Tal simplificación oculta los problemas de fondo sobre los que las propuestas de la derecha y la izquierda divergen. Tomemos el caso español. La mayor prioridad hoy para los ciudadanos y las ciudadanas es la salida de la crisis económica y social. Cualquier Gobierno será juzgado por el modo de enfrentarse a la crisis, que está degradando, con una profundidad inédita, la vida y el trabajo de los hombres y las mujeres.
La derecha intelectual y la derecha política —más explícitamente la primera que la segunda— proclaman que el Estado de bienestar es ya insostenible; que no hay medios económicos suficientes para la sanidad y la educación universales y gratuitas, la dependencia, las pensiones, el seguro de desempleo, etcétera.
La izquierda dice justamente lo contrario: el modelo social europeo es nuestra identidad y hemos de proponernos de inmediato luchar por la desaparición del desempleo y del subempleo (11% de descenso salarial desde la reforma laboral del Rajoy de 2012); la pobreza y la exclusión social, que afecta particularmente a la infancia, y la desigualdad, el desafío de nuestro tiempo (en España han aumentado los hipermillonarios durante la crisis).
La mayor prioridad hoy para los ciudadanos y ciudadanas es la salida de la crisis económica y social
En estos temas clave —los prioritarios de verdad—, la derecha dice una cosa, y la izquierda, lo opuesto. Aquí no vemos que la dialéctica esencial sea entre pueblo y casta. Mantener esta última teoría tiene como fin identificar a todos los representantes políticos —de izquierda o de derecha, del PSOE o del PP— en un mismo campo, intentando convencer a quienes los han elegido de que todos esos representantes tienen iguales intereses. Algo sencillamente absurdo. Lo mismo que pretender que dicha casta política haya abolido la democracia y que se haya apoderado de la nación, de su soberanía y de sus riquezas. Así se definiría el “bipartidismo” español, que sería, por tanto, una especie de régimen de partido único.
Formular ese reduccionismo populista tiene una consecuencia inevitable y evidente: los representados —la “gente”— tendrían también idénticos intereses, secuestrados por los malvados dirigentes. De modo que los capitalistas más adinerados, o quienes poseen mayores ingresos o patrimonio, compartirían iguales intereses económicos, sociales y políticos con los trabajadores, las capas medias y bajas y los parados. La posición social sería, así, irrelevante políticamente. Lo relevante sería la dicotomía “gente” y “casta”.

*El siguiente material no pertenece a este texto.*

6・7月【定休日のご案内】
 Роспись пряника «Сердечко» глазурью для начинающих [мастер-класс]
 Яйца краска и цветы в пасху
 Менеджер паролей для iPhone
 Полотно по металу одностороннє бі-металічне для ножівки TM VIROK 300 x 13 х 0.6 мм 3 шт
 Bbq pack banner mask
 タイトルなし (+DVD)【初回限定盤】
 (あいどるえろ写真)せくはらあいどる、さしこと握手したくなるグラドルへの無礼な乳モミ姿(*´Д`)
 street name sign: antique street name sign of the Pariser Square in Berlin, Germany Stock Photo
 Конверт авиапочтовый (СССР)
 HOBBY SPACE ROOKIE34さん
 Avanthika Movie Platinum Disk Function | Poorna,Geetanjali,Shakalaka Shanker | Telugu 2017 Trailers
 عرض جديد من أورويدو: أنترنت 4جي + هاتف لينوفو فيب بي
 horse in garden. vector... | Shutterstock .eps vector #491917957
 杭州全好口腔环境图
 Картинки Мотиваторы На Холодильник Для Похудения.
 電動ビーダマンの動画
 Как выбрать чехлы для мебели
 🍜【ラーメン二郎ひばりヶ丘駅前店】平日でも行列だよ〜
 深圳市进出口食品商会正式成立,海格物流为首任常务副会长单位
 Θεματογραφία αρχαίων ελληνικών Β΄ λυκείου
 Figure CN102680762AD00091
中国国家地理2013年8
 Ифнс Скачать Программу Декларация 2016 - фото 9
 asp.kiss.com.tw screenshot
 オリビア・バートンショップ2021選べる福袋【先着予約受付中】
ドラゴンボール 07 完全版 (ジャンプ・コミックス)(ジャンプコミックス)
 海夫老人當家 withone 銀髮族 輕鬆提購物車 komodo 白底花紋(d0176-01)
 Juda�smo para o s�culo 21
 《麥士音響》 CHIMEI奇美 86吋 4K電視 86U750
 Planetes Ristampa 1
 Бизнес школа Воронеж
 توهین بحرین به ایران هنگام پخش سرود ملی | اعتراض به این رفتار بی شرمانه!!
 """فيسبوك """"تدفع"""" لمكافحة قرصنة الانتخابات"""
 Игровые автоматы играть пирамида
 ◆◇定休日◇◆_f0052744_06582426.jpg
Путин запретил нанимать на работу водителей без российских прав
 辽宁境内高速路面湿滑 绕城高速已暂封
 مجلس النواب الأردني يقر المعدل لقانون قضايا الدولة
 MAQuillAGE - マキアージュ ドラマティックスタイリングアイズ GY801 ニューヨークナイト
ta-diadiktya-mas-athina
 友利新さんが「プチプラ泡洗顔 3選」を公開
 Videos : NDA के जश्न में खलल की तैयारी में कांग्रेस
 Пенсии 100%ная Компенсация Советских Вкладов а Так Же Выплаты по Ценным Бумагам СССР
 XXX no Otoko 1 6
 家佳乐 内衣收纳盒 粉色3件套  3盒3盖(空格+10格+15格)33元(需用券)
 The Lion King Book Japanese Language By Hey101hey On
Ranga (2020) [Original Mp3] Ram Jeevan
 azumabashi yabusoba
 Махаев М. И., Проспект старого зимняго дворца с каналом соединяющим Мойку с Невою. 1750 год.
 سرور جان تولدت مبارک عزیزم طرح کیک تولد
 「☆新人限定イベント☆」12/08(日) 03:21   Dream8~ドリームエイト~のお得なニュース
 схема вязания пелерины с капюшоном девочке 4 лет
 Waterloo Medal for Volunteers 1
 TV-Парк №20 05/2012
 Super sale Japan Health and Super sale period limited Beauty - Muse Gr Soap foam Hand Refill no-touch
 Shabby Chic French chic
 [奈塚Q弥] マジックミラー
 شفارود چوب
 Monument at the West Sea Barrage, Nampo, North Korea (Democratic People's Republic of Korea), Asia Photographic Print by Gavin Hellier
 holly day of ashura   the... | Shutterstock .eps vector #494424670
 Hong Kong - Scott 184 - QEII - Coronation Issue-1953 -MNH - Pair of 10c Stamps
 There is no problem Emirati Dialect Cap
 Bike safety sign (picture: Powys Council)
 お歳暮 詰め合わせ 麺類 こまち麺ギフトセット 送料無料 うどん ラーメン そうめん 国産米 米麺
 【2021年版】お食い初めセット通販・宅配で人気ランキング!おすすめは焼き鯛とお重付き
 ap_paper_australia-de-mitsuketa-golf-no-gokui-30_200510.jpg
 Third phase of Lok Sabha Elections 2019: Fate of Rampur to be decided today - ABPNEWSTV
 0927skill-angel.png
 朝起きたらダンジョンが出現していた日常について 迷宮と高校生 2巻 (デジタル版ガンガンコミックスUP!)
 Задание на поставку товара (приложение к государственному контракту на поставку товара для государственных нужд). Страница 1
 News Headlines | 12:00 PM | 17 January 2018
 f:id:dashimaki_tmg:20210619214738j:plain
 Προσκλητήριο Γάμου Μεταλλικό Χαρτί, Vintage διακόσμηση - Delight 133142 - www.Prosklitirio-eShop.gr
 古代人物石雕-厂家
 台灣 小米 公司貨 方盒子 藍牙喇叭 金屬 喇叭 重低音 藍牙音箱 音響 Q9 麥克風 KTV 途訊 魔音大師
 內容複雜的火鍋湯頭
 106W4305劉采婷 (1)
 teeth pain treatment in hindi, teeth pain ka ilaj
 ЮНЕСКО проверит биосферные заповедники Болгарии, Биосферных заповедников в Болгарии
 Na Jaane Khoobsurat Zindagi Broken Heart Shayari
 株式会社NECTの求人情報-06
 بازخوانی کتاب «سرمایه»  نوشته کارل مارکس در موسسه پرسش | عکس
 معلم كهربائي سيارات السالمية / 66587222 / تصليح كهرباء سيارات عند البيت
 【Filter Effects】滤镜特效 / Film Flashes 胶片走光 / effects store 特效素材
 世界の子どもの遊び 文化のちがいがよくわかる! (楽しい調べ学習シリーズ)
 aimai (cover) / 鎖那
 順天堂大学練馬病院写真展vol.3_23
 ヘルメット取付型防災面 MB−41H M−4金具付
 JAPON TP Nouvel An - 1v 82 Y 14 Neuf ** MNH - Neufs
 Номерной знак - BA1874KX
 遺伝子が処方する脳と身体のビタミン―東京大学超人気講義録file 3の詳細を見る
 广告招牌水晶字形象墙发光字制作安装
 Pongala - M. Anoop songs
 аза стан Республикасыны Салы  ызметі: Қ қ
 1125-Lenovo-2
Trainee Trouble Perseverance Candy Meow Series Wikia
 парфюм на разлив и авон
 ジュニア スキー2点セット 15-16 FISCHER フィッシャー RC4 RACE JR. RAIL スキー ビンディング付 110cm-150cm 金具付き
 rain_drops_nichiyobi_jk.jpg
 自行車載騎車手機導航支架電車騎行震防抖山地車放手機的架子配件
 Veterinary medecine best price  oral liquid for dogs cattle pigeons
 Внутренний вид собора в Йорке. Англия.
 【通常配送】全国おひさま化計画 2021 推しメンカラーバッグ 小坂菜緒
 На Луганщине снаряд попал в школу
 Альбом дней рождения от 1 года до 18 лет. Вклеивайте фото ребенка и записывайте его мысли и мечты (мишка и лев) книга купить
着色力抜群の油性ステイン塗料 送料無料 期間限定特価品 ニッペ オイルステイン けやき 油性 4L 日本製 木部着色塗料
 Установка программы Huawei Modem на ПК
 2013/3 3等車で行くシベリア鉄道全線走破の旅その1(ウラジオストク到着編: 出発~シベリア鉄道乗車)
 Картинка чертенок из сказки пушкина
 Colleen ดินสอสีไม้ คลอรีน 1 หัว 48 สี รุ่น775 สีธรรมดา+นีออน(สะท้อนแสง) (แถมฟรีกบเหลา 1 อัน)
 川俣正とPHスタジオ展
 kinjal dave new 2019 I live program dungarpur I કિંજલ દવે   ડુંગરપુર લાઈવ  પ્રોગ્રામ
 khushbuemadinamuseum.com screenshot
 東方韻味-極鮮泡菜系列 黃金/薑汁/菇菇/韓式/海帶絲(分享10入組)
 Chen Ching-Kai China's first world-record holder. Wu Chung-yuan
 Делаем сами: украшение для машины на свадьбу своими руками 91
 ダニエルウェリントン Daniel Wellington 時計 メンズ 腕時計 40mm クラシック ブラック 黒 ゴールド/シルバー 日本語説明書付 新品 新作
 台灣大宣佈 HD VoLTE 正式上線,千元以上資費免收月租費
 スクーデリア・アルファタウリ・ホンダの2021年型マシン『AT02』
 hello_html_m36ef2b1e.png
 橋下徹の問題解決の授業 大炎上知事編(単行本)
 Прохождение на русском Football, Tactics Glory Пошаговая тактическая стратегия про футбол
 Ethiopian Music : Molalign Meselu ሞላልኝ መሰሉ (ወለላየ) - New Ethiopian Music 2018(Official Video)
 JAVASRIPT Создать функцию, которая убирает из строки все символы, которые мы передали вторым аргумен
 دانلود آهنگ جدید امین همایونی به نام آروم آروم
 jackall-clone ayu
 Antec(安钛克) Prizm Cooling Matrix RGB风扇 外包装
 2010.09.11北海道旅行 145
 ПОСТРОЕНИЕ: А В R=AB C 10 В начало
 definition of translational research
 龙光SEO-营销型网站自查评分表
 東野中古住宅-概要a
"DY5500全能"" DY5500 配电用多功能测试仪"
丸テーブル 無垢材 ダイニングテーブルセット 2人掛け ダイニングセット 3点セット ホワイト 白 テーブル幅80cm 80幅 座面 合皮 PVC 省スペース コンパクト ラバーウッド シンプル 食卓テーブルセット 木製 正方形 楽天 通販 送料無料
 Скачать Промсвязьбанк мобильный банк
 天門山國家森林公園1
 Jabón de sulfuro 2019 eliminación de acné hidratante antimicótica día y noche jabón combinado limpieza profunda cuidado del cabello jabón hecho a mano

Cuando alguien dice “yo no soy ni de derechas ni de izquierdas”, hay un alto grado de probabilidad de que su supuesto apoliticismo tenga hondas —y escondidas— raíces conservadoras. Uno de los grandes avances de las revoluciones sociales que trajeron la modernidad al mundo occidental, y con ella sus constituciones y estructuras progresistas, fue precisamente la nítida distinción —no exclusivista— entre la derecha y la izquierda, los conservadores y los progresistas, como la proyección política de las desigualdades sociales y económicas. Esa desigualdad permanece todavía.
No será fácil acabar con lo que es la base del pluralismo democrático. No obstante, la penetración de los planteamientos populistas se facilita cuando la izquierda, europea o española, con cultura de gobierno no es capaz de articular una alternativa política real y completa, y presentarla al electorado progresista. Este es el desafío del momento, cuando la crisis sigue entre nosotros.
Diego López Garrido es diputado. Autor del libro: La Edad de Hielo. Europa y Estados Unidos ante la Gran Crisis: el rescate del Estado de bienestar (RBA, 2014).